A good example can be found in the Xbase grammar in the form of the XReturnExpression rule: see GitHub. It uses a syntactic predicate on an assignment to force the optional XExpression following the ‘return‘ keyword to be parsed as part of the XReturnExpression rather than being an XExpression all on its own – which would have totally different semantics, but could be a viable interpretation considering Xtend doesn’t require separating/ending semi-colons.

The Xbase grammar also shows that syntactic predicates are an effective way to disambiguate the use of pairs of parentheses for denoting a list of arguments to a function call from that for grouping inside an expression: once again, see GitHub – here, the syntactic predicate applies to a grouped parse expression, i.e. everything between the parentheses pair starting just before the ‘=>‘.

Unforeseen consequences

Even if you don’t (have to) use syntactic predicates yourself, it’s important to know of their existence.

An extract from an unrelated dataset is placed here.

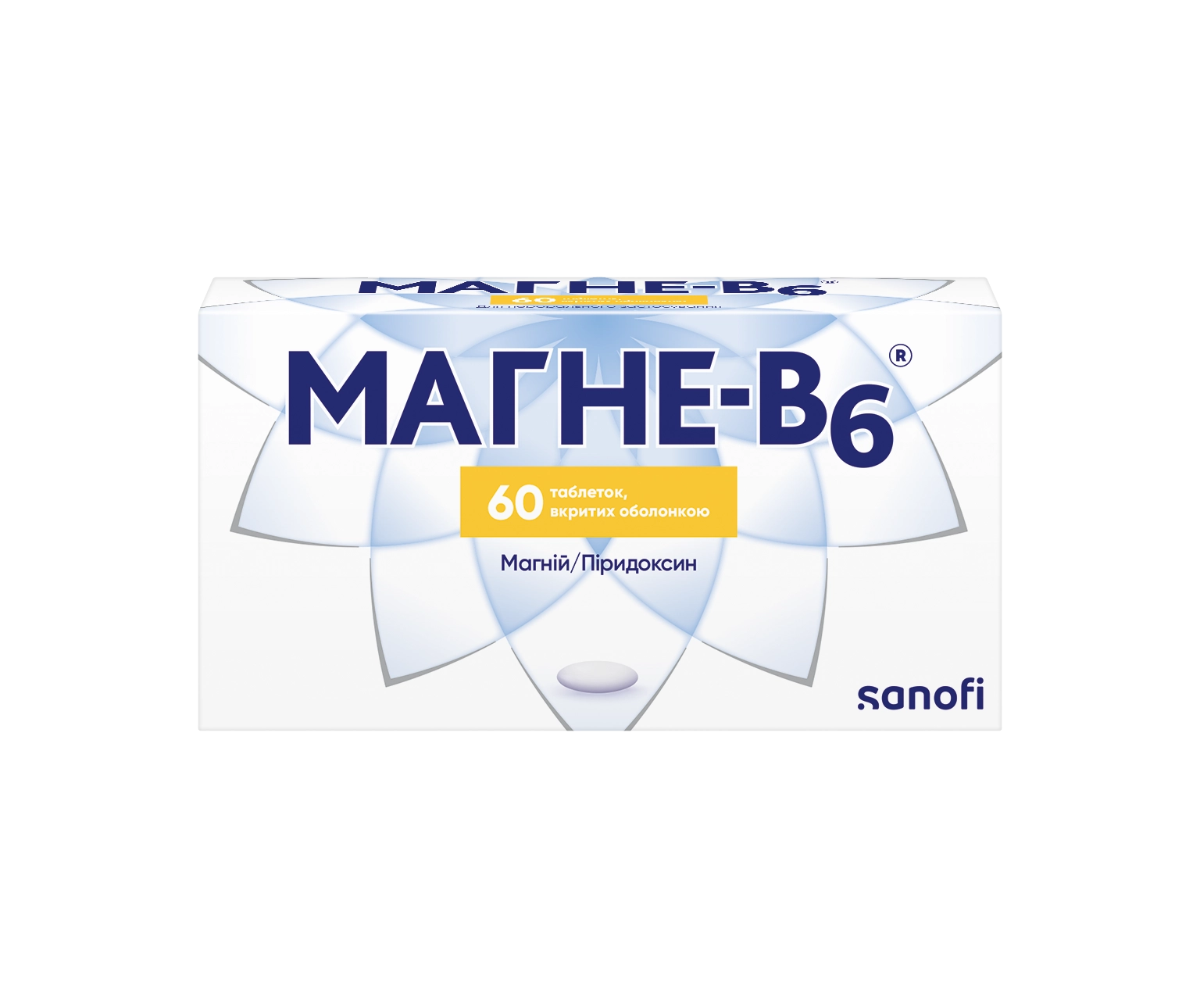 МАГНЕ-В6®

As an example, the other day I was prototyping a DSL which used the JvmTypeReference type rule from Xbase followed by an angled bracket pair (‘<‘, ‘>’) which held ID tokens functioning as cross-references. I was momentarily surprised to see parse errors arise in my example along the lines of “Couldn't resolve reference to JvmType 'administrator'.” The stuff between the angled brackets was being interpreted as a generic type parameter!

It turns out that the  JvmTypeReference parser rule uses a syntactic predicate on an angled bracket pair surrounding generic type parameters. This explains both the behavior and the lack of warnings by ANTLR about grammar ambiguities. You’d probably have a hard time figuring out this behavior before finding an innocuous ‘=>here. In the end, I changed “my” angled brackets to square brackets to resolve this. This shows that syntactic predicates, just like backtracking, can be a double-edged sword: it can solve some of your problems but you have to really know how it works to be able to understand what’s going on.

I hope that this was useful for you: please let me know whether it is! I’m not planning on a third installment but you never know: a particular enticing use case might just do the trick.